* AIM OF THE TASK *
In the listing that follows, the lines starting at the one containing "Poster for the" and ending at the one containing "Happy columbus day Kids T-Shirt" are to be returned exactly, both boundary lines included, and no others.

-=-=-=-=-

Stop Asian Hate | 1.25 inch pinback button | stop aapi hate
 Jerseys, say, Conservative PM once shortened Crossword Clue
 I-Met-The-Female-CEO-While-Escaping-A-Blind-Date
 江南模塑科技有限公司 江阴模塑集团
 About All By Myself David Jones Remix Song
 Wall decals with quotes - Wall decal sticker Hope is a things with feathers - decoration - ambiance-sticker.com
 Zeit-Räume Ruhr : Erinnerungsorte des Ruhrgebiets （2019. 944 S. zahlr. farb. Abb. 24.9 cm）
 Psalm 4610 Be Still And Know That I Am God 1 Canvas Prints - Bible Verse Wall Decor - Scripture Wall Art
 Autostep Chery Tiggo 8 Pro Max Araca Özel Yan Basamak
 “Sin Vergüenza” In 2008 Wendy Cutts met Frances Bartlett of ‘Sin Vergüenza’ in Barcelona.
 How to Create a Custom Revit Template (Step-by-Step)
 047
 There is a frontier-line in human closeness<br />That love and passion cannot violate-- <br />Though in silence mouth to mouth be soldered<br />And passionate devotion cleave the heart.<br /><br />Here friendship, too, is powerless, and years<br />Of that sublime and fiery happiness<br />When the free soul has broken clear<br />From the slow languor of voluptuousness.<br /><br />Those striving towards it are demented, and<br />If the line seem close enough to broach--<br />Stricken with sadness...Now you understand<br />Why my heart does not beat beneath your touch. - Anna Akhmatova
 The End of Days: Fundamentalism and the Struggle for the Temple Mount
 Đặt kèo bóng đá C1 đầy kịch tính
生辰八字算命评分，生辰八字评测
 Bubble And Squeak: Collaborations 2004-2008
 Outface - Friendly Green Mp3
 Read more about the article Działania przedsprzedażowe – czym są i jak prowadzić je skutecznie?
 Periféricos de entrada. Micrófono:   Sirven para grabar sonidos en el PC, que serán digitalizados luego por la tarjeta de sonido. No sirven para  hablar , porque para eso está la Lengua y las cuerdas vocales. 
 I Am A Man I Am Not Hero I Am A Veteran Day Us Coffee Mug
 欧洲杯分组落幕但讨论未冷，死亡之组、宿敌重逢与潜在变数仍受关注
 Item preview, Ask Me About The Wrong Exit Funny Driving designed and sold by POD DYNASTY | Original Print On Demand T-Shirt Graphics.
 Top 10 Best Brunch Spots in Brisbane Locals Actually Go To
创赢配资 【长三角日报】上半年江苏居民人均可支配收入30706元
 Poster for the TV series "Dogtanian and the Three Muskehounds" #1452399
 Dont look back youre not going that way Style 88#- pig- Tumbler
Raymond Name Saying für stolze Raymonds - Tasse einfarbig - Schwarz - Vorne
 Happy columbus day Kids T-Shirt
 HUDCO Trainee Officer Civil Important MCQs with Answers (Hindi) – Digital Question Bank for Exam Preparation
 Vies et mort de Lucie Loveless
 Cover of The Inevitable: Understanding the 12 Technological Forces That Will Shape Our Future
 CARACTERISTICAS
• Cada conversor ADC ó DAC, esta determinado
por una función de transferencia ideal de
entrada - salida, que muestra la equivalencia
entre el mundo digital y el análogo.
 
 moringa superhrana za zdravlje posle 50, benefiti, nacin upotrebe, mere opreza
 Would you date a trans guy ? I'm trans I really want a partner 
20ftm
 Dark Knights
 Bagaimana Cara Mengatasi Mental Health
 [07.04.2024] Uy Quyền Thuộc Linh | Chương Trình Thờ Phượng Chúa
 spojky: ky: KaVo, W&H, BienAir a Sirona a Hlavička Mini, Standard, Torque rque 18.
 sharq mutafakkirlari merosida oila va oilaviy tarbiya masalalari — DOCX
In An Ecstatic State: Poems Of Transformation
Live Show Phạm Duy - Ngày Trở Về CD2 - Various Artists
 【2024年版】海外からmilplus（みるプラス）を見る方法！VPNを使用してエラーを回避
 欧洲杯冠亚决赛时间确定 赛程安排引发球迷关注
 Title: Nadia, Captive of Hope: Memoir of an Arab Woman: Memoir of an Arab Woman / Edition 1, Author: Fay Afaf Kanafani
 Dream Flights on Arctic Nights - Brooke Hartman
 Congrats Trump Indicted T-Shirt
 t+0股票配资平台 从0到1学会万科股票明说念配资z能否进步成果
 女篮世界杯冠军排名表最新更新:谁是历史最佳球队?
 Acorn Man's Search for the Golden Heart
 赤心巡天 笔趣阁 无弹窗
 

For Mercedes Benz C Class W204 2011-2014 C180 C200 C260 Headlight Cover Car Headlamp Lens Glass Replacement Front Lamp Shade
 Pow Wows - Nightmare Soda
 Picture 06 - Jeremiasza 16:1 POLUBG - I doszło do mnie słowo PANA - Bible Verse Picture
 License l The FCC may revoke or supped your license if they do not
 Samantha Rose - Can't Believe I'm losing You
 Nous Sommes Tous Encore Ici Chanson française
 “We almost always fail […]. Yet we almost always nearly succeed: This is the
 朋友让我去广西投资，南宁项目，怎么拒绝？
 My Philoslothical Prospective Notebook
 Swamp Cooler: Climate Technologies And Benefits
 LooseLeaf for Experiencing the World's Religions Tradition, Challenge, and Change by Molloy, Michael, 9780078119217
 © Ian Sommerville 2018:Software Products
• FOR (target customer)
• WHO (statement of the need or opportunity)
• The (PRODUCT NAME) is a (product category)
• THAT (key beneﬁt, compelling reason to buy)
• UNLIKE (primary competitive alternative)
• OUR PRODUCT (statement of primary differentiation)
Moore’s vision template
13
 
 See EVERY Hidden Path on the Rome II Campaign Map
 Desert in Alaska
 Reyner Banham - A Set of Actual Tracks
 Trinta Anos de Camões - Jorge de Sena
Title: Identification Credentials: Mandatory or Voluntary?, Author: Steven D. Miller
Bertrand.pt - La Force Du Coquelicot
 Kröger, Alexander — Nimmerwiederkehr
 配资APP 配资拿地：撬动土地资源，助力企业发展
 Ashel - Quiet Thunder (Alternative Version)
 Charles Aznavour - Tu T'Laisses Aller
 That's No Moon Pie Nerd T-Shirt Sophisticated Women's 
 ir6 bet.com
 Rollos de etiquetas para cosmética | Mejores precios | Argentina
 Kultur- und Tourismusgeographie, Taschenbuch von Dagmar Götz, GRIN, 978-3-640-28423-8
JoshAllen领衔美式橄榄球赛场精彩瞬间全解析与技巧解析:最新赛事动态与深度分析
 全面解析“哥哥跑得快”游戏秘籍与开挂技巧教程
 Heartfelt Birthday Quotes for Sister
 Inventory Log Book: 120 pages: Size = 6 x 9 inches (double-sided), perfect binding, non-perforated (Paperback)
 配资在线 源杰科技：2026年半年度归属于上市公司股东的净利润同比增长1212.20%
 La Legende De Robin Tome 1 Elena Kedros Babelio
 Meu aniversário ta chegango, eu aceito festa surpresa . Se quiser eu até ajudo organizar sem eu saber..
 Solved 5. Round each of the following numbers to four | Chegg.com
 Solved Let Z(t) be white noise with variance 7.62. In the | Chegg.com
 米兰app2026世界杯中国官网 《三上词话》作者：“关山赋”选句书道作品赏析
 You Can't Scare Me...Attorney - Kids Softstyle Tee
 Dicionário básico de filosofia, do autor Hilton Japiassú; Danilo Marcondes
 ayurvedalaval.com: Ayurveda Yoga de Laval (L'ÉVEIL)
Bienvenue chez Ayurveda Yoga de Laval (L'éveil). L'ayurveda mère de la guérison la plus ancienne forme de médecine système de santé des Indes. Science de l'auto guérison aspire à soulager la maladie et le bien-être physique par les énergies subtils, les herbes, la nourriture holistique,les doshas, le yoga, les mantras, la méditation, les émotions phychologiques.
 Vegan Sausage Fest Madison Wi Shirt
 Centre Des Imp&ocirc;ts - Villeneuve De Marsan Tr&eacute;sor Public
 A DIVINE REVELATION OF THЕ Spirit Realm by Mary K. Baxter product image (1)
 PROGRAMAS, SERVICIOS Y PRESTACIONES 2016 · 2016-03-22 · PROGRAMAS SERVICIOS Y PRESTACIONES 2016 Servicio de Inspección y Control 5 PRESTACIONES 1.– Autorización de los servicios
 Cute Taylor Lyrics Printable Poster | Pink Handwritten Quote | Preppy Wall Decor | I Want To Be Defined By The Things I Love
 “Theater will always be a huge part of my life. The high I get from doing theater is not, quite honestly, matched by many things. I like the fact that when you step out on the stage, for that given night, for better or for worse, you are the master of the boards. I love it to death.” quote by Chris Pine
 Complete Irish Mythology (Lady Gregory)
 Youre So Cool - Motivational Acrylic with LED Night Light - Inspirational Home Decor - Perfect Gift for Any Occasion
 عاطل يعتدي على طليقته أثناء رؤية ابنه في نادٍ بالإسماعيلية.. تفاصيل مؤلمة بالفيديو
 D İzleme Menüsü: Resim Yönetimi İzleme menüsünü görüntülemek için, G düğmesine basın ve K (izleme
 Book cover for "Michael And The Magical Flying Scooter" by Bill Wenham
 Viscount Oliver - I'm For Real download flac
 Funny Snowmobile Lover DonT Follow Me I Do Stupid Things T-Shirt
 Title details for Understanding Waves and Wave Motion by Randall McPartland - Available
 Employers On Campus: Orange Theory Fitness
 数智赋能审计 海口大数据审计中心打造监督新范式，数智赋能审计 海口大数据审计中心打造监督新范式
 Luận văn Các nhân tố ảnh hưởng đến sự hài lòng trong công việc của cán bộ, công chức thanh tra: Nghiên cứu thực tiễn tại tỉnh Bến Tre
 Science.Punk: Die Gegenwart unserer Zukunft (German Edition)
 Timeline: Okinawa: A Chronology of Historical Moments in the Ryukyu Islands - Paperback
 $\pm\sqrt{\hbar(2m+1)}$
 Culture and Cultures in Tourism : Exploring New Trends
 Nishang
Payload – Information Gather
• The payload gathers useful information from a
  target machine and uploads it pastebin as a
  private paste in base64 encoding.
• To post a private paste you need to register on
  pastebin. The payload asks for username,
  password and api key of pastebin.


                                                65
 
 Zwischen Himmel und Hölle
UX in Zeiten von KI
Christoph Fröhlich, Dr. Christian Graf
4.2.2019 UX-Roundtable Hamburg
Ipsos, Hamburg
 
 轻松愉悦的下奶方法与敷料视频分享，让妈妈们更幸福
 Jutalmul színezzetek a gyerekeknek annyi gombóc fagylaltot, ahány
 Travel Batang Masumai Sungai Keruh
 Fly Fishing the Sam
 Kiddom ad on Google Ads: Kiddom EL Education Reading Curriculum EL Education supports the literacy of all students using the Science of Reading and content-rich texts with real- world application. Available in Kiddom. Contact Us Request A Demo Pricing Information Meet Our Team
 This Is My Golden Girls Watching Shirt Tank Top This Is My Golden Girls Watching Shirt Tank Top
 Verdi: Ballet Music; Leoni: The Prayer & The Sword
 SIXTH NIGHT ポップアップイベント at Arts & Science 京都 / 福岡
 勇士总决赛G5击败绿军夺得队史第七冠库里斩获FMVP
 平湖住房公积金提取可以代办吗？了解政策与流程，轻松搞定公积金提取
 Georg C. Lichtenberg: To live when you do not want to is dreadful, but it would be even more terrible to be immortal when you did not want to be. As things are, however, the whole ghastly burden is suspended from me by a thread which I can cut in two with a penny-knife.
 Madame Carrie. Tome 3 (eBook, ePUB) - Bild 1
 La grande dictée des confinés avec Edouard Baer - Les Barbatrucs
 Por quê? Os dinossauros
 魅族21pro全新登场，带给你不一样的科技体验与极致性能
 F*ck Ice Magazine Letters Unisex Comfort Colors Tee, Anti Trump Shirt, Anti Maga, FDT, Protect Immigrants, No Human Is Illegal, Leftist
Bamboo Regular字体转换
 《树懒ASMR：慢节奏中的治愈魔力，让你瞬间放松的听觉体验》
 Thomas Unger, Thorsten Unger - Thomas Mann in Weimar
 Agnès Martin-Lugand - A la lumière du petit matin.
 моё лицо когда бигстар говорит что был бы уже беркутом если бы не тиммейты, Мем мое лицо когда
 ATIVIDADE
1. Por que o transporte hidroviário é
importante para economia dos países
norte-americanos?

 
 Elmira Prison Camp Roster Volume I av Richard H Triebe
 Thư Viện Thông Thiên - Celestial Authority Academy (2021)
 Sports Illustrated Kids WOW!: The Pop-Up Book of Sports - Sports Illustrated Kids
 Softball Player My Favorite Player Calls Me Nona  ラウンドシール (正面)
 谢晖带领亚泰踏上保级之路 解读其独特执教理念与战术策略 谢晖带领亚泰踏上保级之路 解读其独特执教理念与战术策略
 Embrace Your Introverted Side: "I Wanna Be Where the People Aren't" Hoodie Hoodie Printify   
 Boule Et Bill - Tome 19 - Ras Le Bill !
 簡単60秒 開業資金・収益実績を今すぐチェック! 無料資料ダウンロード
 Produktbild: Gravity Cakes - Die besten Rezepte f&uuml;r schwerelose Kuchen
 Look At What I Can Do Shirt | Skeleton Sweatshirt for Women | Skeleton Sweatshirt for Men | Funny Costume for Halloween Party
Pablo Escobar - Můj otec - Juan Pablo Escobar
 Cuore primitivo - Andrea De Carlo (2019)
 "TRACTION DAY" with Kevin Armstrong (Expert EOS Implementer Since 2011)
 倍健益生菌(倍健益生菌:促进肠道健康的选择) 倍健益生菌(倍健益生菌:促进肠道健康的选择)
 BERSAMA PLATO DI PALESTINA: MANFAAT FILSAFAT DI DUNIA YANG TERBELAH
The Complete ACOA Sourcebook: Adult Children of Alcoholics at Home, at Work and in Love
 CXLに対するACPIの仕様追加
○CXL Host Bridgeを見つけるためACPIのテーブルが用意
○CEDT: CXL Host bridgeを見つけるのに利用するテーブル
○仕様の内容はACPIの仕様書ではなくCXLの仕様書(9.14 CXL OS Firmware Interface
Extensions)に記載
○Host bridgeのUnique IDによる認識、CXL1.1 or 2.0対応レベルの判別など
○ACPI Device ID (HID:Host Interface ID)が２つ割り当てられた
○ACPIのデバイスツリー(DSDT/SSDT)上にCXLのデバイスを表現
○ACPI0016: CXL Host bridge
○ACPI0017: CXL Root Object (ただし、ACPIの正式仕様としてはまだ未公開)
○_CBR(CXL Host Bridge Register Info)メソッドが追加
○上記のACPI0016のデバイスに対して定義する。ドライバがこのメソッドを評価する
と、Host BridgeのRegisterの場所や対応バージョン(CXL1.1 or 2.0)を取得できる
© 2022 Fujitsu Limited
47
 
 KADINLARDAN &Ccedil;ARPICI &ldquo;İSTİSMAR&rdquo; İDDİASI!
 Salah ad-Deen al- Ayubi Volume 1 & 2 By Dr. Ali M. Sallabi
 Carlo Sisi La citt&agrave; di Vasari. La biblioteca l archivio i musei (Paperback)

-=-=-=-=-

* RESULT FOR THIS EXERCISE *
 Poster for the TV series "Dogtanian and the Three Muskehounds" #1452399
 Dont look back youre not going that way Style 88#- pig- Tumbler
Raymond Name Saying für stolze Raymonds - Tasse einfarbig - Schwarz - Vorne
 Happy columbus day Kids T-Shirt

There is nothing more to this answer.